Documenting a breaking issue where upgrading numpy beyond version 2 breaks TensorFlow in the ALCF frameworks module.

Sam Foreman 2025-05-03

Something I just learned

The TensorFlow that is included in the new frameworks module (aurora_nre_models_frameworks-2025.0.0) was built with numpy==1.26.4 (< 2).

Unfortunately, if you then (for whatever reason) then tries to install / upgrade a package1 that has numpy in its dependencies, e.g.:

python3 -m pip install --upgrade transformers

This will pull in numpy > 2, effectively breaking the frameworks module.

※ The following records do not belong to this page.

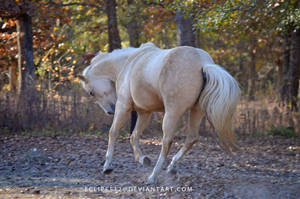 Palomino mare by eclipes12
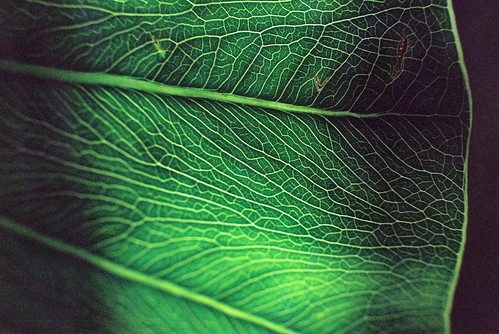 Leaf Veins @ Brooklyn Botanic Garden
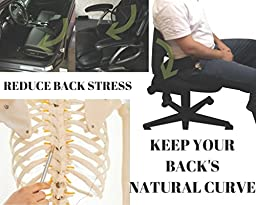 FOMI Lumbar Mesh Back Support for Car and Office Chair. Alleviates Lower Back Pain & Promotes Healthy Posture, Corrects Spinal Alilgnment. Breathable, Massage Bead for Extra Comfort, Elastic Tension.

In particular, any application that uses intel/extension_for_pytorch:

import intel_extension_for_pytorch as ipex

Will crash with:

A module that was compiled using NumPy 1.x cannot be run in
NumPy 2.2.5 as it may crash. To support both 1.x and 2.x
versions of NumPy, modules must be compiled with NumPy 2.0.
Some module may need to rebuild instead e.g. with 'pybind11>=2.12'.
which is obviously frustrating for an application that is only using PyTorch.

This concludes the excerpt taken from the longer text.